### PROVIDED TEXT
* * *
How they intend to cover all that in seven hours is beyond us. Would you like your children driven to extra-curricular events by someone who took a seven hour course?

Compare that to the intensive week long training course with extensive follow up, defensive drivers training, annual refresher courses, etc. that Class 2 Drivers take. It makes the seven hours look like a half-hearted attempt to deal with the safe transportation of children.

There is only one way to transport these children and it’s with a unionized, full time Class 2 yellow school bus drivers who do this for a living. They don’t have to be driving yellow school buses, they just have be behind the wheel.

Department of Education Ignores Trained Class 2 Bus Drivers at Its Own Peril

This whole Class 4 drivers training course idea is a waste of money – and that’s taxpayer’s money mind you, not the kind of money that comes from the sale of chocolate bars.

Abraham said it’s going to cost $300 to train each person and they’ve put aside $100,000 for this training. Problem is, these people only drive seasonally, maybe 10 to 15 times a year and how many of those trips are out of town in winter months? By the time the next year rolls around, the Class 4 “trained” driver won’t have sat behind the wheel of one of these MFAV’s for a year.

Meantime, we have a cadre of trained, professional, and skilled yellow school bus drivers who would love to drive the MFAVs (but not the 7 passenger vans) and the Department of Education simply chooses to ignore them at it own peril.

It’s illogical, but what else can we expect from the Department of Education, the same Department that says “safety” is one of its core values.

Fred Blaney, Engineering Services, Department of Transportation

The next witness was Mr. Fred Blaney, Executive Director of Engineering Services for the Department of Transportation. Mr. Blaney was called to address the issue of road width and the condition of that stretch of Highway 8 where the collision occurred. He explained the ins and outs of highway construction, and concluded that at the time of the crash, the highway “was built as it should have been.”

He also spoke about the drop off at the shoulder of the road where the collision occurred. He said that he became aware of the drop off after the July 2008 RCMP Reconstruction report but that nobody had any direct communication with him about it.

Blaney verified that he had been to the crash site today and there was indeed a drop off but when the Jury asked if it had been fixed yet, he answered “I was there today and it didn’t look like it.”
* * *
### RECORDS SHOWN

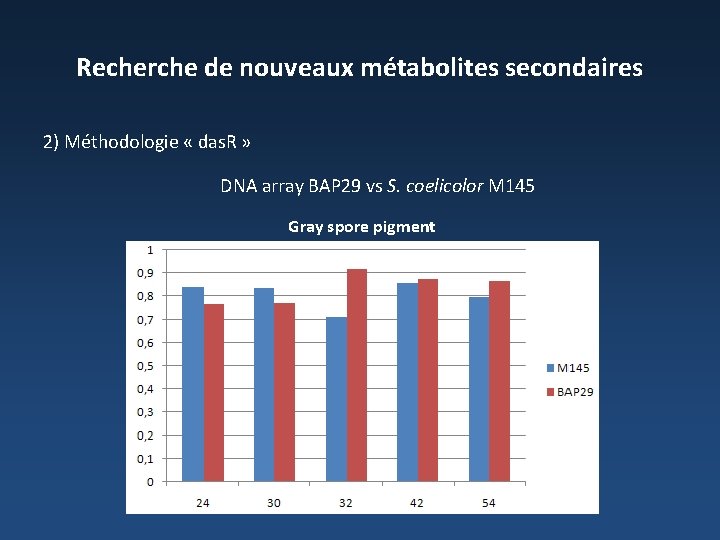 Recherche de nouveaux métabolites secondaires

2) Méthodologie « dasR »

DNA array BAP29 vs S. coelicolor M145

Gray spore pigment

1
0,9
0,8
0,7
0,6
0,5
0,4
0,3
0,2
0,1
0

24 30 32 42 54

M145
BAP29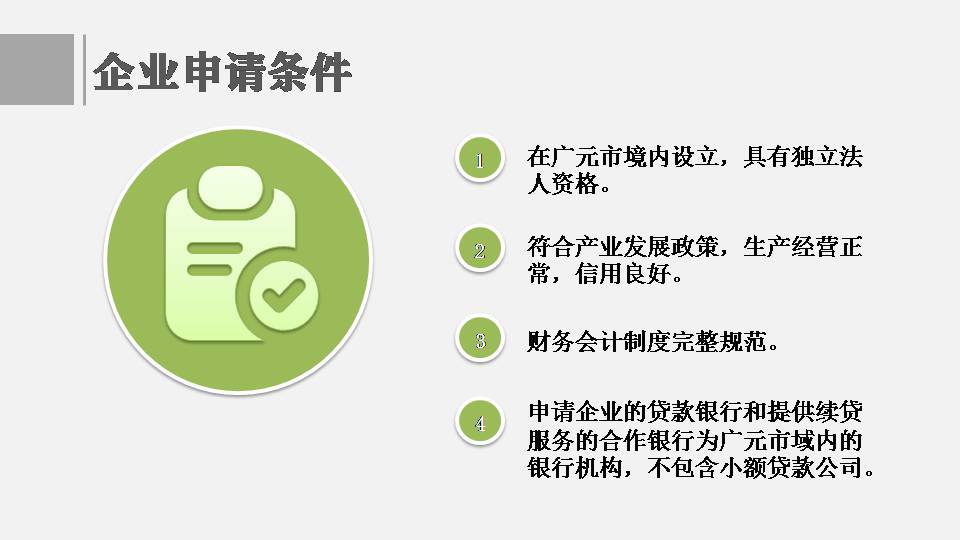 企业申请条件

1
在广元市境内设立，具有独立法人资格。

2
符合产业发展政策，生产经营正常，信用良好。

3
财务会计制度完整规范。

4
申请企业的贷款银行和提供续贷服务的合作银行为广元市域内的银行机构，不包含小额贷款公司。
* * *
### PROBLEMS AND TASKS
A) Can you shorten the paragraph of the driver-training text that begins "Abraham said it’s going to cost" while keeping its main facts?
B) Can you retype the stretch of the driver-training text from "Meantime, we have" through "it own peril."?

### WRITTEN ANSWERS
A) Abraham said training will cost $300 per person, with $100,000 set aside. But these people drive only seasonally, perhaps 10 to 15 times a year, and few of those trips are out of town in winter. By the next year, a Class 4 "trained" driver won't have driven one of these MFAV's for a year.

B)
Meantime, we have a cadre of trained, professional, and skilled yellow school bus drivers who would love to drive the MFAVs (but not the 7 passenger vans) and the Department of Education simply chooses to ignore them at it own peril.